Yeah, you totally saw through that! I completely reworked that part and threw out the philosophy stuff (lol), precisely because I felt the same way. I've even given Iris (adopted sister) a more significant role because I think Rose's problem will have more room to breathe in later chapters.

- Afterward, the MC successfully rewinds time and has to repeat the same events again, right? Then suddenly, Ash appears out of nowhere, drops a huge lore bomb, and just walks off. The man he is, honestly. His dialogue was great, and I understood the conditions of the MC’s abilities clearly, but it still felt like pure exposition.
this part mainly introduce Ash as a significant side character that will play a big role, while also giving perspective to MC at the same time.

- Chapter 3 started to lose me. It wasn’t confusing, just mundane. The dialogue was entertaining to read out loud, but it felt scripted rather than natural. It was very anime-coded with dramatic effects, but without vocal tone, it came off more silly and chuuni. Then came the classic student groups setup, and again, there was no action or movement in the plot.
Yes, that's a valid way to see it. My goal was to introduce the dynamic within the MC's group of friends while also adding more texture to his personality. I'm still debating with myself whether I'll revise it to advance the plot. I am, however a lil tiny bit proud of the second part..

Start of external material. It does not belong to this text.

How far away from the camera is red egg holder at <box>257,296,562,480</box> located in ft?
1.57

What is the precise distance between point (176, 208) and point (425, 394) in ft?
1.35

- Overall, this work has a lot of potential, and I genuinely enjoyed parts of it. But the story sequence and pacing disrupt the reading experience. What exactly is the MC’s goal with his abilities? I feel like even he doesn’t know, which makes the direction of the plot feel unclear.:sweat_smile:
Yes, that's an accurate way to put it. The MC's role is currently just to live his life; he's not a hero and isn't trying to be one. However, subsequent chapters will change that.

- Anyways, I feel like there’s no need to change anything if you don’t want to! But for subsequent chapters, you can consider the points mentioned above and work on the smoothness and connection between each event. Please continue to write and keep up with your language :blob_cookie:
Believe me, your input was a breath of fresh air. I had mostly the same ideas about the weaknesses, but I needed a third party's opinion.